There is perhaps a slim middle path between a Ukraine “won” by the EU and the West and one which falls into civil strife and provokes Russian intervention. Zbigniew Brzezinski pointed to it in the Financial Times: an independent and undivided Ukraine which will “practice policies toward Russia similar to those so effectively practiced by Finland”—i.e. economic ties to both East and West, and no military associaiton with any group perceived, by the Russians, to be anti-Russian. “Finlandization” was a neocon bugaboo during the Cold War, not because it was bad for Finland, which it obviously wasn’t, but because Finlandization for Europe as a whole would have been a strategic victory for Moscow. But clearly a neutralized Ukraine—more difficult to achieve of course because Ukraine is not Finland—would be bad for nobody. Significantly, Angranik Mingranyan had kind words for Brzezinski’s formulation, significant because Zbig, a veteran cold warrior, is generally perceived as cool if not hostile to Russia.

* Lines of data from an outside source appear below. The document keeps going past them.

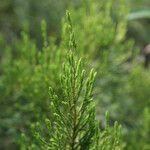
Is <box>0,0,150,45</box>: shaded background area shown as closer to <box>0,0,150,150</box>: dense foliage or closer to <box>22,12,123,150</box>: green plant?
<box>0,0,150,150</box>: dense foliage

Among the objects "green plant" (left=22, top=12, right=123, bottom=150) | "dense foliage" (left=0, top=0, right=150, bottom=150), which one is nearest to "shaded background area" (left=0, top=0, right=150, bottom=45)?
"dense foliage" (left=0, top=0, right=150, bottom=150)

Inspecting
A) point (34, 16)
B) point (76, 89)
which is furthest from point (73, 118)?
point (34, 16)

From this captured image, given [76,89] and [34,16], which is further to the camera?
[34,16]

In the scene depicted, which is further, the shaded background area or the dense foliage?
the shaded background area

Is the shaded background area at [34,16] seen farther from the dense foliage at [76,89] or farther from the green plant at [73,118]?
the green plant at [73,118]

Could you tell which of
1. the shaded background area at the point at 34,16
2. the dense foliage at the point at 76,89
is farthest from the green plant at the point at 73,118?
the shaded background area at the point at 34,16

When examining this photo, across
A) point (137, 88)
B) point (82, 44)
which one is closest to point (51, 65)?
point (82, 44)

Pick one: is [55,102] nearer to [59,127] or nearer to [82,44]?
[59,127]

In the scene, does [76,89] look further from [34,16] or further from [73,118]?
[34,16]
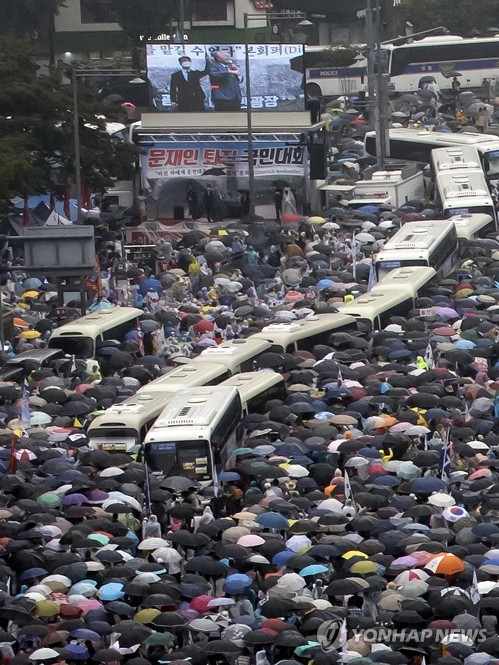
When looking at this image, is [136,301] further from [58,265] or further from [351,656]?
[351,656]

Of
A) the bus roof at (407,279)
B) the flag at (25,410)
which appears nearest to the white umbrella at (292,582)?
the flag at (25,410)

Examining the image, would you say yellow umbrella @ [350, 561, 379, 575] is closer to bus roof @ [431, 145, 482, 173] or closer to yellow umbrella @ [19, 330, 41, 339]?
yellow umbrella @ [19, 330, 41, 339]

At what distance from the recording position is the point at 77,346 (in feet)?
109

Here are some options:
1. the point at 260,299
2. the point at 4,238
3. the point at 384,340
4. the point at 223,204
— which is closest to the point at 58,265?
the point at 4,238

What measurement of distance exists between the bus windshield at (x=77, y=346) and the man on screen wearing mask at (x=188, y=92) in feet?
63.4

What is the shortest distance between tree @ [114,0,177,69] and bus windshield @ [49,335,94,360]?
142ft

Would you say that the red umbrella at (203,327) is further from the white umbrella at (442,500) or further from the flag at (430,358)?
the white umbrella at (442,500)

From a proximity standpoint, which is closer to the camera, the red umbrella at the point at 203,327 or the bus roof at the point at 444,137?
the red umbrella at the point at 203,327

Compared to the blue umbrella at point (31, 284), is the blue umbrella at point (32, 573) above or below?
above

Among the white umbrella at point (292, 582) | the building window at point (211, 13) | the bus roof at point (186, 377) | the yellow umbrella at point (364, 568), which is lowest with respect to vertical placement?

In the end I would conclude that despite my distant admiration for the Maidan revolutionaries and contempt for the kleptocrat Yanukovich, I want a solution Russia can feel comfortable with. There’s much in the present neocon and neoliberal churning over Ukraine that’s based on yearning for another “Western” victory—especially desired by those deprived of one in Syria, Iraq, and of course, Iran. One bad but quite plausible outcome to the present crisis is an unruly revolution, a plea for help from the Russian-speaking Ukranians, followed by a Russian military intervention which puts Russia in the global doghouse for a generation and reignites a new version of the Cold War. This would be a great loss for Russia, but for most of us as well. If I had to think about it, I would consider Putin the best Russian leader to have existed in my lifetime and perhaps for hundreds of years before. An autocrat, certainly, a dictator—arguably. But not a totalitarian dictator, and not, like his predecessor, an alcoholic pushover who lost track of what was going on in his own country. With Putin’s Russia, as the phrase goes, we can certainly do business. When one considers the weighty issues on which the United States and Russia can clash or cooperate: China, climate change, Islamic terrorism, nuclear proliferation, and whatever else emerges in the next decades—I see no advantage whatsoever in trying to squeeze out a win over Moscow from the Ukraine situation.